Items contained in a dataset
** Start **

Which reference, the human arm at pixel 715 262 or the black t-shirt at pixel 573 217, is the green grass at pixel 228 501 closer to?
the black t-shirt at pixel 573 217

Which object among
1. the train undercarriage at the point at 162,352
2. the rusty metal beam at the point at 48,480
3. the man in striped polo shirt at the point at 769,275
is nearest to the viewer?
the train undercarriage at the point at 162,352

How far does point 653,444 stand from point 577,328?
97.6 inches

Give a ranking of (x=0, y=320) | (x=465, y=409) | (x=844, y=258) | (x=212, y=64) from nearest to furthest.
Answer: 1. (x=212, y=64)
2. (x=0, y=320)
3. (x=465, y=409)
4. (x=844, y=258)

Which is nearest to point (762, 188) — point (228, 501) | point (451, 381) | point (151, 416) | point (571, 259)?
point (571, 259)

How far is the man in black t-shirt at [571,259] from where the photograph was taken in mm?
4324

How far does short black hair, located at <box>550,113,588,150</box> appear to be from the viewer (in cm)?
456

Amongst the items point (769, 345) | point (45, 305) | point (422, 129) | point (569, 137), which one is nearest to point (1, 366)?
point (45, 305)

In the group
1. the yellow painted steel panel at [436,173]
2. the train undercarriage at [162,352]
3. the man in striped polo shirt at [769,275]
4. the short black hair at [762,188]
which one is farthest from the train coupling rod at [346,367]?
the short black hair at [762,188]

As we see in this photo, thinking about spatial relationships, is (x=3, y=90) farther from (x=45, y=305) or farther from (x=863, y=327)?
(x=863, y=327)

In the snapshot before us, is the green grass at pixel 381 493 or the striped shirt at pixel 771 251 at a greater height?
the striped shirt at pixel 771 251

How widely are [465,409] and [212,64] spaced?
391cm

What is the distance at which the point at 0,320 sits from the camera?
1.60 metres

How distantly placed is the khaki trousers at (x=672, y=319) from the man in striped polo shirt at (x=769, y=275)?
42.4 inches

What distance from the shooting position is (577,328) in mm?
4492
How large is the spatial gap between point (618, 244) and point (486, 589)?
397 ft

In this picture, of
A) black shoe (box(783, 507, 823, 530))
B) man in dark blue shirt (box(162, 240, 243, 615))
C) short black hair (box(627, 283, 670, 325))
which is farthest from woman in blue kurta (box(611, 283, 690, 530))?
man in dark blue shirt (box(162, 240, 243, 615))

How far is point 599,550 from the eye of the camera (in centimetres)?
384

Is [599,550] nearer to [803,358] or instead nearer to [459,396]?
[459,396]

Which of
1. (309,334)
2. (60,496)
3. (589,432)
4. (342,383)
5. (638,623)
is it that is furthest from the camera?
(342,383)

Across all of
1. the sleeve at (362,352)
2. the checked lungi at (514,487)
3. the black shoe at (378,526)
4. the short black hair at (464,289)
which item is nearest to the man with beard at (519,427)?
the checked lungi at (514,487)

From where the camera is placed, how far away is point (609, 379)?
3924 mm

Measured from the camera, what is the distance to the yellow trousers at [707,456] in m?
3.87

** End **

GIVEN INSTRUCTION:
Render the items from the line containing "How large is" through the end of the items as a Markdown table with two columns, Row and Text. Number each line in Row, put the line in Text, and leave out blank lines.

RESPONSE TO THE EXERCISE:
| Row | Text |
|---|---|
| 1 | How large is the spatial gap between point (618, 244) and point (486, 589)? |
| 2 | 397 ft |
| 3 | In this picture, of |
| 4 | A) black shoe (box(783, 507, 823, 530)) |
| 5 | B) man in dark blue shirt (box(162, 240, 243, 615)) |
| 6 | C) short black hair (box(627, 283, 670, 325)) |
| 7 | which is farthest from woman in blue kurta (box(611, 283, 690, 530))? |
| 8 | man in dark blue shirt (box(162, 240, 243, 615)) |
| 9 | How far is point 599,550 from the eye of the camera (in centimetres)? |
| 10 | 384 |
| 11 | Is [599,550] nearer to [803,358] or instead nearer to [459,396]? |
| 12 | [459,396] |
| 13 | Which of |
| 14 | 1. (309,334) |
| 15 | 2. (60,496) |
| 16 | 3. (589,432) |
| 17 | 4. (342,383) |
| 18 | 5. (638,623) |
| 19 | is it that is furthest from the camera? |
| 20 | (342,383) |
| 21 | Across all of |
| 22 | 1. the sleeve at (362,352) |
| 23 | 2. the checked lungi at (514,487) |
| 24 | 3. the black shoe at (378,526) |
| 25 | 4. the short black hair at (464,289) |
| 26 | which item is nearest to the man with beard at (519,427)? |
| 27 | the checked lungi at (514,487) |
| 28 | From where the camera is placed, how far away is point (609, 379)? |
| 29 | 3924 mm |
| 30 | Measured from the camera, what is the distance to the yellow trousers at [707,456] in m? |
| 31 | 3.87 |